START GIVEN MATERIAL
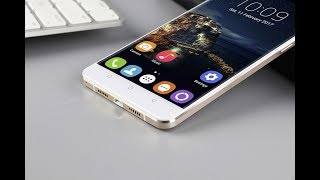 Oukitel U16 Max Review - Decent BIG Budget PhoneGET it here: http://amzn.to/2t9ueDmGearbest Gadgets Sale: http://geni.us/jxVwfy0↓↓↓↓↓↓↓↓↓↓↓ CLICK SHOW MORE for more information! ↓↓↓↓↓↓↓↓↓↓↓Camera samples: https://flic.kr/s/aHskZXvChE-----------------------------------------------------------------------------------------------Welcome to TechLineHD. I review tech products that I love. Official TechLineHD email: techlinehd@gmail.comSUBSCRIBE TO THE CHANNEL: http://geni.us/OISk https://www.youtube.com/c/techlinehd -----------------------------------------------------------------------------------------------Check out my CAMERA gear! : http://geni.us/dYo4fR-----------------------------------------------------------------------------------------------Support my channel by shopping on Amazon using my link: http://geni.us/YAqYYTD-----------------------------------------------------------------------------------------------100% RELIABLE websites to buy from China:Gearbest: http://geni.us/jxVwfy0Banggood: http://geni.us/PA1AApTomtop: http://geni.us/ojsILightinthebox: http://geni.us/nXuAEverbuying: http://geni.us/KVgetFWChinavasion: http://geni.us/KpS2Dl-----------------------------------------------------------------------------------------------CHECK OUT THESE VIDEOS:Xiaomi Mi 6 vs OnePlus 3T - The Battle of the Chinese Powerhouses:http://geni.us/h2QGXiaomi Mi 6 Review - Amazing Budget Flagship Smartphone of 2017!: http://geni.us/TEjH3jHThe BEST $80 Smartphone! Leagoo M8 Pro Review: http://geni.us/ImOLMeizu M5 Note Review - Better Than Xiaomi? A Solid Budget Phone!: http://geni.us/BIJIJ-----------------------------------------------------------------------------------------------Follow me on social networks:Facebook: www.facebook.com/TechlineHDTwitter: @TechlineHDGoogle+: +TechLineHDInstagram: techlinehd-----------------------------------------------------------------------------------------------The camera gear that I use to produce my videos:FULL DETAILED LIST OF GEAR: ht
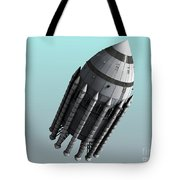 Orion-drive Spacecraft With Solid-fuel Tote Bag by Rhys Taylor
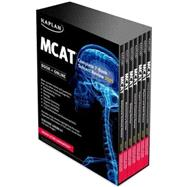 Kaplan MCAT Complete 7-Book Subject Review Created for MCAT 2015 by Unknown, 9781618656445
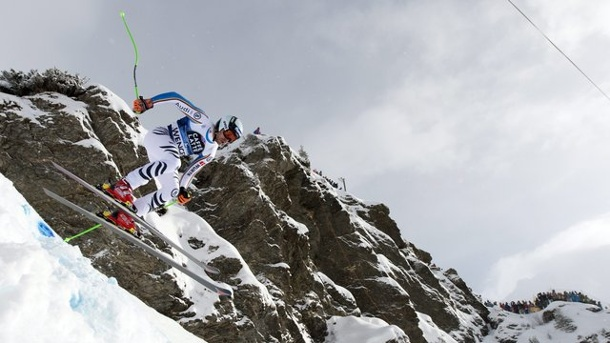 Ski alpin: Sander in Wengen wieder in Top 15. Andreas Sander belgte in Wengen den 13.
END GIVEN MATERIAL
> **TASK DETAILS**
Extract the full listing above verbatim; pictures are to be left out of the copy.

> **RESPONSE AREA**
 Oukitel U16 Max Review - Decent BIG Budget PhoneGET it here: http://amzn.to/2t9ueDmGearbest Gadgets Sale: http://geni.us/jxVwfy0↓↓↓↓↓↓↓↓↓↓↓ CLICK SHOW MORE for more information! ↓↓↓↓↓↓↓↓↓↓↓Camera samples: https://flic.kr/s/aHskZXvChE-----------------------------------------------------------------------------------------------Welcome to TechLineHD. I review tech products that I love. Official TechLineHD email: techlinehd@gmail.comSUBSCRIBE TO THE CHANNEL: http://geni.us/OISk https://www.youtube.com/c/techlinehd -----------------------------------------------------------------------------------------------Check out my CAMERA gear! : http://geni.us/dYo4fR-----------------------------------------------------------------------------------------------Support my channel by shopping on Amazon using my link: http://geni.us/YAqYYTD-----------------------------------------------------------------------------------------------100% RELIABLE websites to buy from China:Gearbest: http://geni.us/jxVwfy0Banggood: http://geni.us/PA1AApTomtop: http://geni.us/ojsILightinthebox: http://geni.us/nXuAEverbuying: http://geni.us/KVgetFWChinavasion: http://geni.us/KpS2Dl-----------------------------------------------------------------------------------------------CHECK OUT THESE VIDEOS:Xiaomi Mi 6 vs OnePlus 3T - The Battle of the Chinese Powerhouses:http://geni.us/h2QGXiaomi Mi 6 Review - Amazing Budget Flagship Smartphone of 2017!: http://geni.us/TEjH3jHThe BEST $80 Smartphone! Leagoo M8 Pro Review: http://geni.us/ImOLMeizu M5 Note Review - Better Than Xiaomi? A Solid Budget Phone!: http://geni.us/BIJIJ-----------------------------------------------------------------------------------------------Follow me on social networks:Facebook: www.facebook.com/TechlineHDTwitter: @TechlineHDGoogle+: +TechLineHDInstagram: techlinehd-----------------------------------------------------------------------------------------------The camera gear that I use to produce my videos:FULL DETAILED LIST OF GEAR: ht
 Orion-drive Spacecraft With Solid-fuel Tote Bag by Rhys Taylor
 Kaplan MCAT Complete 7-Book Subject Review Created for MCAT 2015 by Unknown, 9781618656445
 Ski alpin: Sander in Wengen wieder in Top 15. Andreas Sander belgte in Wengen den 13.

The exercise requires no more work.